Try these tips from Michelin-starred chef Sally Abe.

Then try her meal ideas with British Lion Eggs, which can be found at egginfo.co.uk/recipes.

POACHING: Crack the egg into a sieve to drain off thinner excess white. Then bring a large pan of water to boil.

Place the cracked egg into a small dish.

Reduce the water’s heat to a simmer, add a drop of vinegar and use a whisk to create a whirlpool effect in the water and quickly tip the egg in.

Cook for three minutes then remove with a slotted spoon and drain on kitchen paper.

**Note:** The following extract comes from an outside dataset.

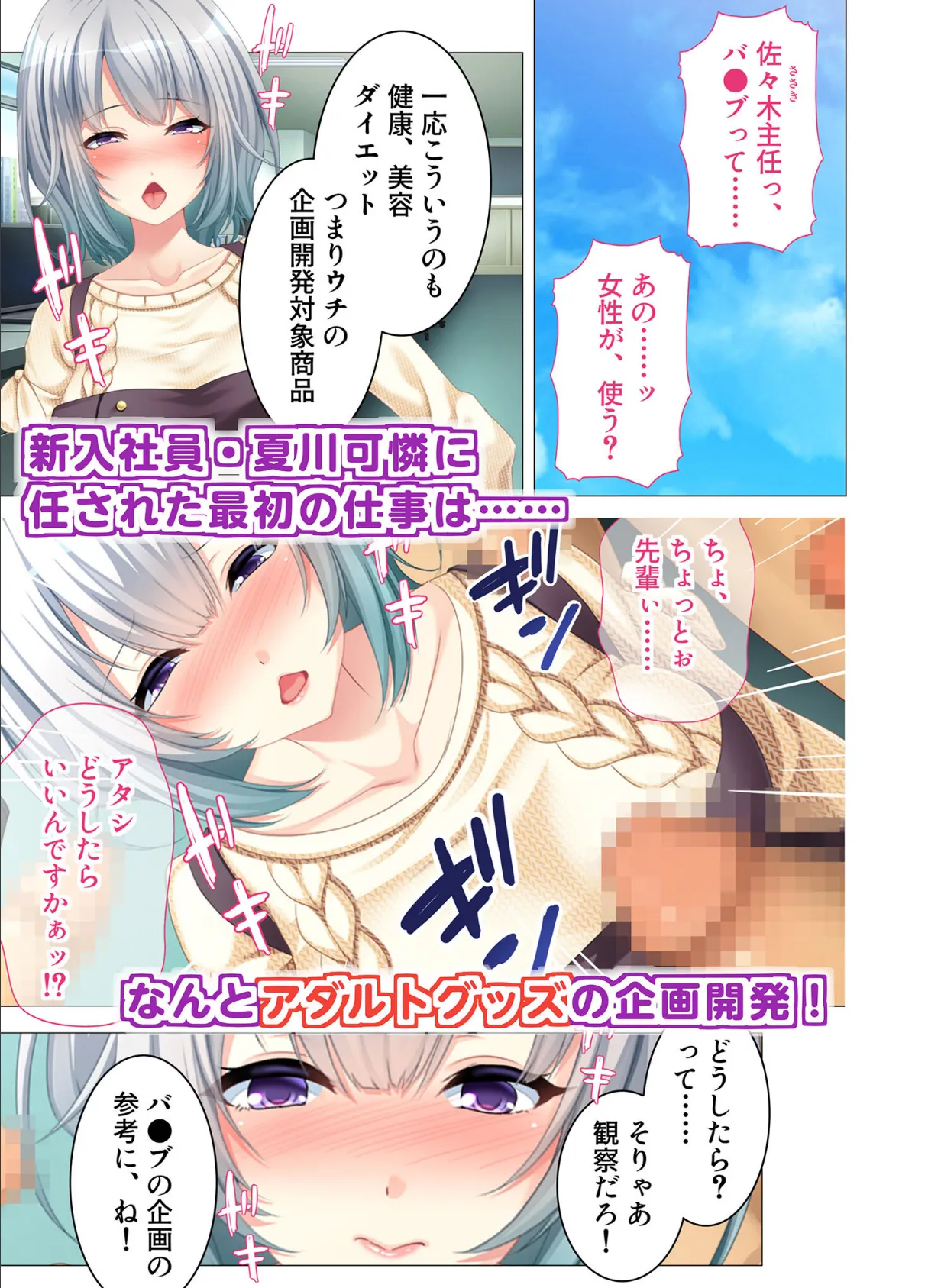 巨乳OLのアダルトグッズ開発レポ 〜使い心地は自分のカラダで検証！〜 モザイク版 3ページ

FRYING: Using a non-stick pan, heat the pan gently with a little oil or butter.

Crack fresh eggs delicately into the pan, one by one, and cook for two to three minutes until the white is set.

Use a spoon to baste the oil over the yolks to ensure an even cook. Use a flat spatula to remove the eggs and season with salt and pepper.

SCRAMBLING: Whisk two eggs per person and season. Heat a knob of butter in a small non-stick pan until it starts to bubble, then add the eggs.

Stir with a spatula then leave for ten to 15 seconds.

Continue to stir gently until you get nice pillows of egg. Remove from the heat when the eggs are three-quarters cooked and give one final stir before quickly removing from the pan.

OMELETTE: Place two eggs per person into a bowl, season and whisk to incorporate the yolk and white.

Heat a small frying pan over a medium heat and add a knob of butter. When it bubbles, add the eggs, shake the pan and leave for 20 seconds to start to set.

With a spatula, draw the egg from the edges of the pan to the middle and shake again.

Once the egg is three-quarters cooked, use the spatula to fold the omelette over and slide on to the plate.